The Constitution does not set the number of justices on the Supreme Court. The Constitution grants the power to Congress to establish the size of the Supreme Court, and Congress has over time changed that number. The Judiciary Act of 1789 created a six-member Supreme Court. In 1807 a seventh justice was added. In 1837 Congress increased the Supreme Court to nine justices. In 1863 a tenth justice was added, then in 1866 Congress passed legislation that would reduce the Supreme Court back to seven as sitting justices retired.
The current size of the Supreme Court was established in 1869. The lower courts have been changed repeatedly both before and since 1869. Congress could by simple majority pass Judiciary Reform that improves the justice system and expands the Supreme Court.
Challenges: President Franklin Delano Roosevelt tried to get Congress to pass the Judiciary Reorganization Bill of 1937, which included a provision that would have allowed him to nominate a new justice for every sitting Supreme Court justice over the age of 70. This would have allowed FDR to appoint six new justices. Americans take great pride in our checks and balances system, and view Congress’s rejection of FDR’s proposal as a great victory of the checks and balances system over a Presidential overreach. We must increase the historical understanding and the framing of this discussion to show that adding two new justices is Congress’s power within our checks and balances system to check an extremist Supreme Court that has overreached.
Short Term Steps: Like Filibuster Reform four years ago, there is no political will to pass Judiciary Reform today. In the short term there are steps, similar to the steps taken by Filibuster Reform advocates, which we can take now to start building the coalition and preparing the political terrain that will allow us to pass it. These steps are:
1) Engage Democratic members of the House and Senate Judiciary Committees and their staffs. The first step will be to engage Democratic Members of the House and Senators and their staffs and get their ideas on addressing the problem the Supreme Court’s ruling has caused.
2) CRS Report on the History of Judiciary Organization.
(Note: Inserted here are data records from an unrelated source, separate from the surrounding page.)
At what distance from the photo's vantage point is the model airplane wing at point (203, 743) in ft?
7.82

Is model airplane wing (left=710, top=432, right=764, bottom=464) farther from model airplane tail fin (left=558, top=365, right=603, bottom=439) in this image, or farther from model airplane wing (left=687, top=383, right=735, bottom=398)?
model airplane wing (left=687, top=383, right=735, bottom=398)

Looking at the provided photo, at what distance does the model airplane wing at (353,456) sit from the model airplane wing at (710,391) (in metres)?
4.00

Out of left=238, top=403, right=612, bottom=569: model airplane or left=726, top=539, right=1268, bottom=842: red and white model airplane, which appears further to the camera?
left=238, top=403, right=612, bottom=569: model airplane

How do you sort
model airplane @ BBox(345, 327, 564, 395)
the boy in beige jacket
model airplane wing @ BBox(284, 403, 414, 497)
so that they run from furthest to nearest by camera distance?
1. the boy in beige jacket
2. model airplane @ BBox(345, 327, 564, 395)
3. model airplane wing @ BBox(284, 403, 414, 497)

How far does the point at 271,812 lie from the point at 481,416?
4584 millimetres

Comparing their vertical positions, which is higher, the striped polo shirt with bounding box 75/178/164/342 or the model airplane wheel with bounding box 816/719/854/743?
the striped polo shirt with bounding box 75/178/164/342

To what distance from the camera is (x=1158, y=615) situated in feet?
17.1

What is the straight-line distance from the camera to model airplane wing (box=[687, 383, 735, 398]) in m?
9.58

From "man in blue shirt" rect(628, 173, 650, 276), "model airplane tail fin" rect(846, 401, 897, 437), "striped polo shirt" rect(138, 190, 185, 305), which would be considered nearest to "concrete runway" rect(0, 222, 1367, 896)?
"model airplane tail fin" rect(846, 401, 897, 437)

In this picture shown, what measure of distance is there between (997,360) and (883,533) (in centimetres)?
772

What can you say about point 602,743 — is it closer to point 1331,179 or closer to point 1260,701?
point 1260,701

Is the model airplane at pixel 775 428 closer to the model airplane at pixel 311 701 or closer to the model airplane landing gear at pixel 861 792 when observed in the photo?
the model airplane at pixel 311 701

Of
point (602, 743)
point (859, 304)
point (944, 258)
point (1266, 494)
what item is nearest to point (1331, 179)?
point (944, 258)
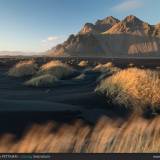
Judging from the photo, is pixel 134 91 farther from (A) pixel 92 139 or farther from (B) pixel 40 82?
(B) pixel 40 82

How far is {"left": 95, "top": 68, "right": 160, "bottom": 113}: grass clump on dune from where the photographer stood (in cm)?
573

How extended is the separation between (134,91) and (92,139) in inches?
86.6

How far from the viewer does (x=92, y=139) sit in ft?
13.6

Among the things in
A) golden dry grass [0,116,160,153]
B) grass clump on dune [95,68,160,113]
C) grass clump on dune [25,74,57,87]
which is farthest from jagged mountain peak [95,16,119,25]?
grass clump on dune [25,74,57,87]

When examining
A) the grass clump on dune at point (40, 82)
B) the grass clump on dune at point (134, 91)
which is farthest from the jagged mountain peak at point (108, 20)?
the grass clump on dune at point (40, 82)

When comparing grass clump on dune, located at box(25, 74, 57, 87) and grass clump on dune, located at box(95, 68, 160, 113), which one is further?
grass clump on dune, located at box(25, 74, 57, 87)

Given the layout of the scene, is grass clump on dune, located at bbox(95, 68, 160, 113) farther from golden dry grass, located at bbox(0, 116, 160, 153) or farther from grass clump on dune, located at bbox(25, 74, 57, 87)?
grass clump on dune, located at bbox(25, 74, 57, 87)

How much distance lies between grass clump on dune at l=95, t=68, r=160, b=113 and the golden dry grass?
2.37 ft

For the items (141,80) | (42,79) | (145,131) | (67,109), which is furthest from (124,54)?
(42,79)

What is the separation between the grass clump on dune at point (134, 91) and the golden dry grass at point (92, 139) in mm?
721

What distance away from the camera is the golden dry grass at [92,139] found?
148 inches

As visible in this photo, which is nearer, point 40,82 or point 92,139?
point 92,139

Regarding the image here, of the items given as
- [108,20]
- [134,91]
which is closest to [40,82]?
[134,91]

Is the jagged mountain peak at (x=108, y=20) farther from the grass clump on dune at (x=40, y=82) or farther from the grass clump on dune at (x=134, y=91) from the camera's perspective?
the grass clump on dune at (x=40, y=82)
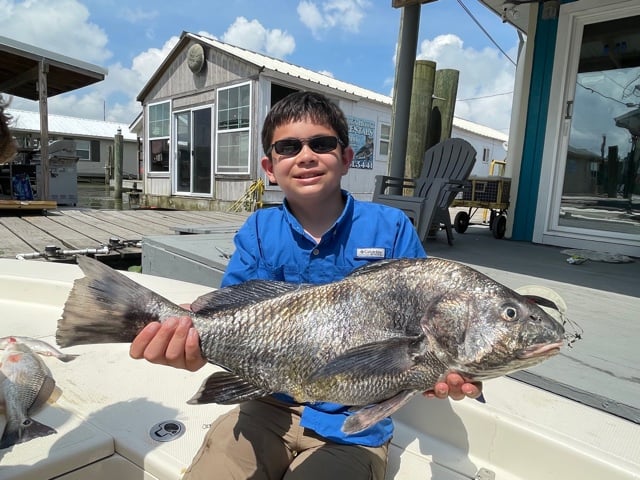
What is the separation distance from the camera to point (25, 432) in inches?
61.7

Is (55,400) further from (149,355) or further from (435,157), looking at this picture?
(435,157)

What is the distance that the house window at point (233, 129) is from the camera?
12.2 metres

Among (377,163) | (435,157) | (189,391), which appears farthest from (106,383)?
(377,163)

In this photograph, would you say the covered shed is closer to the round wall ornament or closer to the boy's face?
the round wall ornament

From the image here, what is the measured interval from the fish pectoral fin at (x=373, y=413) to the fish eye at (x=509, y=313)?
1.02 feet

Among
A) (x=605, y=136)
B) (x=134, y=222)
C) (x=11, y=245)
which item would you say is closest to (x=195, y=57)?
(x=134, y=222)

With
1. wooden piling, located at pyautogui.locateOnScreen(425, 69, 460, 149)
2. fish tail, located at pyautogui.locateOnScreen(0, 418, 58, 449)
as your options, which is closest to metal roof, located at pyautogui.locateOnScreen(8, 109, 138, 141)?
wooden piling, located at pyautogui.locateOnScreen(425, 69, 460, 149)

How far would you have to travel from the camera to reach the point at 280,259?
1.68 meters

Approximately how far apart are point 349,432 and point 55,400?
150 centimetres

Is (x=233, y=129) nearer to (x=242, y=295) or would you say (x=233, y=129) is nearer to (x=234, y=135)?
(x=234, y=135)

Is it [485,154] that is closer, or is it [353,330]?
[353,330]

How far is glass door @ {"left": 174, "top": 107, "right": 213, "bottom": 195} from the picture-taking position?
538 inches

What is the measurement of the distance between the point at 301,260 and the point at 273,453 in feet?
2.27

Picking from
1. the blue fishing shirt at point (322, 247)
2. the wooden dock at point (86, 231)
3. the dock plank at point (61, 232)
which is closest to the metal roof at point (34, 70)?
the wooden dock at point (86, 231)
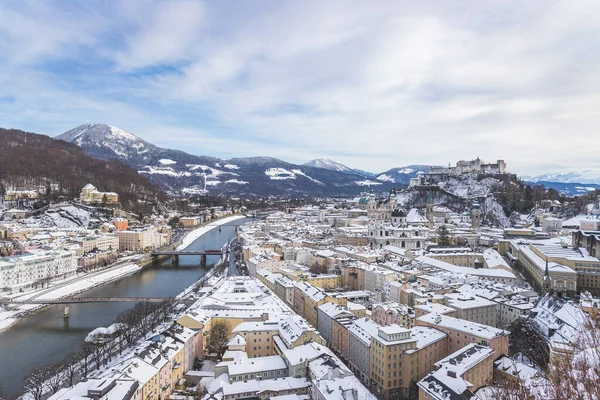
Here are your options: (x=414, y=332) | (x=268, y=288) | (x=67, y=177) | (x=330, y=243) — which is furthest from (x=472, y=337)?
(x=67, y=177)

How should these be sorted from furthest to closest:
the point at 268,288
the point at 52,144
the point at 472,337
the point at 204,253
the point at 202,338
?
the point at 52,144 → the point at 204,253 → the point at 268,288 → the point at 202,338 → the point at 472,337

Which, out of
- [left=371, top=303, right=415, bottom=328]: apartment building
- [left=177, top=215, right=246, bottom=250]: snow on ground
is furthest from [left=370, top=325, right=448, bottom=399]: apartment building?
[left=177, top=215, right=246, bottom=250]: snow on ground

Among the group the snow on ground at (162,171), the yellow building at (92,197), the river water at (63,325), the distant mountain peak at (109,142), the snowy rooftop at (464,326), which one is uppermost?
the distant mountain peak at (109,142)

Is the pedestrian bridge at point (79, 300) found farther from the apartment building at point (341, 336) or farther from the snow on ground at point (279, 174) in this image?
the snow on ground at point (279, 174)

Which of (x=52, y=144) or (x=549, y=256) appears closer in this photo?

Based on the feedback we receive from Members of the Judiciary Committees and their staff, work with Judiciary Committee Members to request a CRS Report on the history of Congress’s past actions changing the size of the Supreme Court.
3) Engage Outside Historians and Legal Scholars. Work with organizations such as the American Constitution Society and People for the American Way to encourage historians and legal scholars to write about the history of judiciary organization, including Congress’s role in changing the size of the Supreme Court.
4) Expand the Team. Meet with unions, The Other 98%, campaign finance reform advocates, pro-choice organizations, immigration reform organizations, civil rights organizations, LGBT organizations, environmental organizations, and other members of the progressive coalition to get their ideas on addressing the problem. Educate them on the CRS report and scholarly histories as these are published. Over time, get more allies to spread awareness that this is a problem the whole progressive movement must work together to solve.
5) Public Outreach and Education. As the CRS report and other histories are published, spread awareness of them through blog posts, tweets, Facebook shares, letters to the editor, and panel discussions hosted by allied groups and at Netroots Nation.
These steps will prepare the ground now for obtaining the majorities needed to enact reform.
This is a cause that affects the entire progressive community. With the proper framing and groundwork, like Filibuster Reform, a major change that reshapes the institutional landscape can become the cause of the entire community and be enacted.